Some years ago, I drove along the Pennsylvania Turnpike about two o’clock in the morning with a friend after having spent all day at a steel corporation in eastern Pennsylvania dealing with labor management issues. My companion was a man who had lost his job as a highly paid executive in the industry for being too concerned about the welfare and dignity of the laborers in his plant. As we were making this drive in the wee hours of the morning, I noticed my friend was at the point of exhaustion, and so I asked him the question: “Why are you doing this?” He looked over at me as if to indicate that my question was a foolish one, and he replied simply: “Because it’s the right thing to do.”
In stark contrast to that, in this past year I have witnessed the worst type of corruption within the church that I have seen in my lifetime. I was chairing the board of a Christian institution of learning as we dealt with a question of the propriety of the teaching of one of the professors. The task of the board was to guard the purity of the doctrine of the institution. The motion was made to suspend the professor for a brief period of time in order to give him an opportunity to amend his views. As chairman, I did not vote, but the motion carried by a vote of eight to two.
During the discussion, one of the men who voted against the resolution asked this question: “Can’t we deal with this question in a more pragmatic way?” Another board member responded by saying, “No, it is our responsibility to act not according to pragmatism but according to principle.” The motion to suspend was passed by a margin of eight-to-two. The pragmatist who was outvoted, instead of submitting to the vote or bringing in a minority report, went around the board and did everything in his power to have the board’s decision overthrown. Accomplishing this, his next move was to see to it that board members with whom he disagreed were ousted from the board. Through Machiavellian machinations of corruption, this pragmatist was able to succeed. In his wake, he left the demolition of a strategically important institution of Christian learning.
What is pragmatism? Pragmatism is the only philosophy native to America. Pragmatism eschews any hope of discovering ultimate truth. It is skeptical with respect to objective principles of righteousness and defines truth as “that which works.” In this philosophy, the end always justifies the means. The driving force behind decisions within the scope of pragmatism is the force of expediency.

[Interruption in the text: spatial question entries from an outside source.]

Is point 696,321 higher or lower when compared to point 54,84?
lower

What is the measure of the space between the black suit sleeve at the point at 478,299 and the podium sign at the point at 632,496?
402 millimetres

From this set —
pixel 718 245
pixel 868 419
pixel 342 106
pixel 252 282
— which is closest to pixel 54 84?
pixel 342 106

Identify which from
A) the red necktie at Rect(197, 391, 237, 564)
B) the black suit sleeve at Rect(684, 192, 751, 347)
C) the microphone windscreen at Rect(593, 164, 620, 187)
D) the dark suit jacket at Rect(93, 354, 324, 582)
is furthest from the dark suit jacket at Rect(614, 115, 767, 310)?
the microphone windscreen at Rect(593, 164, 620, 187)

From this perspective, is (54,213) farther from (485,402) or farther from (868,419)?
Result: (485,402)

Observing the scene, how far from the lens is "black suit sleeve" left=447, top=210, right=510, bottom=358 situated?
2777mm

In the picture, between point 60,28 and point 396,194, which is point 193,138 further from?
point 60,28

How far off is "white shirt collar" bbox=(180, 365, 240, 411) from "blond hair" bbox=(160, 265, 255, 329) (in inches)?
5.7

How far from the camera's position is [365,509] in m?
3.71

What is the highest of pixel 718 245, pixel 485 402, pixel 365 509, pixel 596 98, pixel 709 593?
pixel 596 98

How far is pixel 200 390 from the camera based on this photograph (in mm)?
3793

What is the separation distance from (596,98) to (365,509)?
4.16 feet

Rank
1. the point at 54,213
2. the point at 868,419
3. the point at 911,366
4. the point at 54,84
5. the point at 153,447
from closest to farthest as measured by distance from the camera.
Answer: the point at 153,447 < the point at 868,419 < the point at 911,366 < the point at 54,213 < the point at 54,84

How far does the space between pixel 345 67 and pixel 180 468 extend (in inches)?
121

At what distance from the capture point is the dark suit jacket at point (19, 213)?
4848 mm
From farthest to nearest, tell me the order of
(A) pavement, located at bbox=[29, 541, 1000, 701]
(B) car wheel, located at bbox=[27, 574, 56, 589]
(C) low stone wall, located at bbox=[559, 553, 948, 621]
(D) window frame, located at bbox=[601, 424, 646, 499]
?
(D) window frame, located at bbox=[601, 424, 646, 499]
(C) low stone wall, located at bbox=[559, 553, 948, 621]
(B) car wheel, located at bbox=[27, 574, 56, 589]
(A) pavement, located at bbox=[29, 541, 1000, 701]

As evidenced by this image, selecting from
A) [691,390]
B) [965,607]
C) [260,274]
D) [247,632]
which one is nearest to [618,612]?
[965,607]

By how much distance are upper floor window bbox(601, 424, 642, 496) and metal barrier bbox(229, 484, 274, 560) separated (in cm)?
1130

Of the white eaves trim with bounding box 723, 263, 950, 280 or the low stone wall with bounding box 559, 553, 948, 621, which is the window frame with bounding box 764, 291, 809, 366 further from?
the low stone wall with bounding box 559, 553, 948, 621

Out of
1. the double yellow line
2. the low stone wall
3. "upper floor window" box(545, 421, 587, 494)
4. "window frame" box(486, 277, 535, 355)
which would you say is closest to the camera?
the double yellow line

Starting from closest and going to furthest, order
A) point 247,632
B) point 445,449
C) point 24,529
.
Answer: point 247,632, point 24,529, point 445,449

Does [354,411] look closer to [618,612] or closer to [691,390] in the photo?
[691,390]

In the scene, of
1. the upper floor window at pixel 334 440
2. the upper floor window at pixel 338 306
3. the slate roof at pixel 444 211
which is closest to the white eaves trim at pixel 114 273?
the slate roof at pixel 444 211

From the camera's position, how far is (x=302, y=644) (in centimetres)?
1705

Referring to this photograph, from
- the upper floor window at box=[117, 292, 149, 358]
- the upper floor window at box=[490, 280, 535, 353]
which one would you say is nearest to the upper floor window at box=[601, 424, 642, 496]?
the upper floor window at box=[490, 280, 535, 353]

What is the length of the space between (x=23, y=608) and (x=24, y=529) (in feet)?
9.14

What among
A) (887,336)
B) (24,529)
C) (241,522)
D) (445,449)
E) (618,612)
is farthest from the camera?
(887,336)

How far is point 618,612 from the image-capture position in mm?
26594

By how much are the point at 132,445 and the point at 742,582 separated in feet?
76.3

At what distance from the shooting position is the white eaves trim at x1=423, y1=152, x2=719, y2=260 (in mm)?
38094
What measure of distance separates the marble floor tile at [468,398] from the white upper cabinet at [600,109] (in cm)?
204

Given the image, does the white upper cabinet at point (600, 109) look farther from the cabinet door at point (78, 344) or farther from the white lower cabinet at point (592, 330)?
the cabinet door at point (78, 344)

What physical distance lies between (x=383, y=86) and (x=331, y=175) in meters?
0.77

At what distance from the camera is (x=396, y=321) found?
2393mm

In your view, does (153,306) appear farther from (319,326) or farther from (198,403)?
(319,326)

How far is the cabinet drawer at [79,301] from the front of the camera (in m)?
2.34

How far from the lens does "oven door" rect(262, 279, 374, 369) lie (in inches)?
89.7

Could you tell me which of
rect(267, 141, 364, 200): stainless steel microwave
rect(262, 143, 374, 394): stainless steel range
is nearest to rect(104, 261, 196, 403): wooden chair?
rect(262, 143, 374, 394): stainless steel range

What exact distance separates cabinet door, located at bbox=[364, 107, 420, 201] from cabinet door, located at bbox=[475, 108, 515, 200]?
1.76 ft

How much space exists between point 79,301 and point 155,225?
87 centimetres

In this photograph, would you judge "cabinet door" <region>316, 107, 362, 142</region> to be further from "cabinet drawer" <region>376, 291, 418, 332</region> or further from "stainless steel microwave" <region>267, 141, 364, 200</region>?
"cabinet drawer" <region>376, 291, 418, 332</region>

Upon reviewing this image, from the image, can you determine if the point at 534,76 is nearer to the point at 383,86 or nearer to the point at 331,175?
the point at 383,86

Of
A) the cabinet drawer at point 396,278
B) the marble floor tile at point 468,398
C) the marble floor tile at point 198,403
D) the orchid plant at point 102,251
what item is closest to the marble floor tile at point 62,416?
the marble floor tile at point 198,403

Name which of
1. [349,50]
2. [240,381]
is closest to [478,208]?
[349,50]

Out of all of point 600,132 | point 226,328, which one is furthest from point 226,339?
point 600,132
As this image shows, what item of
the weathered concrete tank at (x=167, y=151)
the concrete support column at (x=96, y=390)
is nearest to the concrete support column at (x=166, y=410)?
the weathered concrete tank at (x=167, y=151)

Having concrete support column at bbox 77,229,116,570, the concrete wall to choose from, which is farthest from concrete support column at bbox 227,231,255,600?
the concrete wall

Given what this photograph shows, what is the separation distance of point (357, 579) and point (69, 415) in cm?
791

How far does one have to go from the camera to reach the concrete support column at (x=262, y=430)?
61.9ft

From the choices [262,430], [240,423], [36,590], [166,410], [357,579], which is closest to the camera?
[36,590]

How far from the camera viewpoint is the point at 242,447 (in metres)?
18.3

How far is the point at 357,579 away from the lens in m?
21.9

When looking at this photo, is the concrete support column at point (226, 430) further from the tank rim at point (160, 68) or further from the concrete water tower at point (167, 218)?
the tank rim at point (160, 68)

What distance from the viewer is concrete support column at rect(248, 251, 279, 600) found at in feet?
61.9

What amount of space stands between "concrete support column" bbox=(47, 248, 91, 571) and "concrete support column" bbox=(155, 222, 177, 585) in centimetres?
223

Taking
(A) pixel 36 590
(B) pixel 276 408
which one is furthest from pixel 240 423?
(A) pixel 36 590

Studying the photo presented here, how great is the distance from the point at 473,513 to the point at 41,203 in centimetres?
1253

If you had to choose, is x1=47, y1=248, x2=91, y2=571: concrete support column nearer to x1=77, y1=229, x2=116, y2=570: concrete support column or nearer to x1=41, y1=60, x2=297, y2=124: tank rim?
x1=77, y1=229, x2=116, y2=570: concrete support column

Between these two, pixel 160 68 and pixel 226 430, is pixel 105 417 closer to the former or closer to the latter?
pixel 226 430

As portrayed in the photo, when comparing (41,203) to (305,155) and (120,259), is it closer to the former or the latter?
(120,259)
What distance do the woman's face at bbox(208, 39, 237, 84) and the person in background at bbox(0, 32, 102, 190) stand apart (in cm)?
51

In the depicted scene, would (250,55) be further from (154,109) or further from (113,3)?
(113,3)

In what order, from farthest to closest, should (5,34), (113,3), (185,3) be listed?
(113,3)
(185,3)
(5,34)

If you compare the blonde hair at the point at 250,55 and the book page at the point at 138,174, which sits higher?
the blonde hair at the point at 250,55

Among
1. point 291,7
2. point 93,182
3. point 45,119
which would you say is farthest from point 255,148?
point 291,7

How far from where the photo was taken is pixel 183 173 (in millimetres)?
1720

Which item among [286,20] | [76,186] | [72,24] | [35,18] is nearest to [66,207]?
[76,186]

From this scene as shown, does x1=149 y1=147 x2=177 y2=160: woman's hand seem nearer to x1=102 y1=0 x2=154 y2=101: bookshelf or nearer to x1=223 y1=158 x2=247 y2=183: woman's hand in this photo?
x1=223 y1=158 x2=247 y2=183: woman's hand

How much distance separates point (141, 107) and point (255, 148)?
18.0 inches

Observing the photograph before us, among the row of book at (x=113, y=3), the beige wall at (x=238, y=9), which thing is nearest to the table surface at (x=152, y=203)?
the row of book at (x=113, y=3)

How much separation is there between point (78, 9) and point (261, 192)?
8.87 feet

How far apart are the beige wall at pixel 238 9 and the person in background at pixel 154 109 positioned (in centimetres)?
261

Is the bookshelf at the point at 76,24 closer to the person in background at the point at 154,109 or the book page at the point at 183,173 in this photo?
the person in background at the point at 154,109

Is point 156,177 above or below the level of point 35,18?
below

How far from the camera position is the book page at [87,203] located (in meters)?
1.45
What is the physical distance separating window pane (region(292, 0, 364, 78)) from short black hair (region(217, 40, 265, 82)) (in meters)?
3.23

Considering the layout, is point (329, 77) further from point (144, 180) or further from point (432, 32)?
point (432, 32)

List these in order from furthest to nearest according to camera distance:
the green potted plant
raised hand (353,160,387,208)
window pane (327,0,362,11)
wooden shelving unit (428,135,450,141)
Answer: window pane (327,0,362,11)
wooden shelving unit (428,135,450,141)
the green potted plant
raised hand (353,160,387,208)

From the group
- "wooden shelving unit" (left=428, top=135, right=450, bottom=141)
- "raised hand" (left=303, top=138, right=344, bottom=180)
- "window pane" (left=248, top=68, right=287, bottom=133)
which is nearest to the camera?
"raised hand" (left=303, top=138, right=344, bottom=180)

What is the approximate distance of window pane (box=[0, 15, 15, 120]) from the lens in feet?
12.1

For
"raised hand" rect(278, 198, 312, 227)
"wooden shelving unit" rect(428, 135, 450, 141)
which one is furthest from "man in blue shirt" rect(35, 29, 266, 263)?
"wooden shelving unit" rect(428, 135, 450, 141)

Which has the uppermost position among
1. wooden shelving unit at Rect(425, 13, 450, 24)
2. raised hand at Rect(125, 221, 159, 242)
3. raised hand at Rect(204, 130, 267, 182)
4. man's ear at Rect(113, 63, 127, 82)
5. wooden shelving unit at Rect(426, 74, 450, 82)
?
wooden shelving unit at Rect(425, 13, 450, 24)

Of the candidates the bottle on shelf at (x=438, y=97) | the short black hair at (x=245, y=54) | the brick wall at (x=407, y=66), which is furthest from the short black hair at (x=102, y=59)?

We remember in the days of the trial of Jesus of Nazareth, two of the important players were Caiaphas and Pontius Pilate. Both men made their decisions to have Jesus executed on the basis of expediency (Mark 15:15; John 11:45–53). Caiaphas and Pontius Pilate were pragmatists with a vengeance.
Several years ago, I had the opportunity to have lunch with a ranking senator of the United States Congress. During our discussion, I raised an ethical issue that the Senate faced at that time and asked him why the Senate didn’t act on that particular issue. He replied that he agreed with me that the Senate certainly should act on it, but he added that they could not do it that year because it was an election year. I moved to my second question and asked about another issue that needed the Senate’s attention. Again he agreed that it should be addressed, but not that particular year because it was an election year.
After we got to the sixth or seventh question where the mantra was repeated again (“not this year because it’s an election year”), I looked at the senator and asked, “Is there anybody up here on Capitol Hill who thinks about the next generation instead of the next election?” I guess it was too idealistic of me to think that our nation’s leaders would be a bit more concerned for the welfare of the nation than for their own political war chest. No nation (or Christian institution, for that matter) can survive when its leaders are driven by a spirit of pragmatism or make their decisions according to political expediency.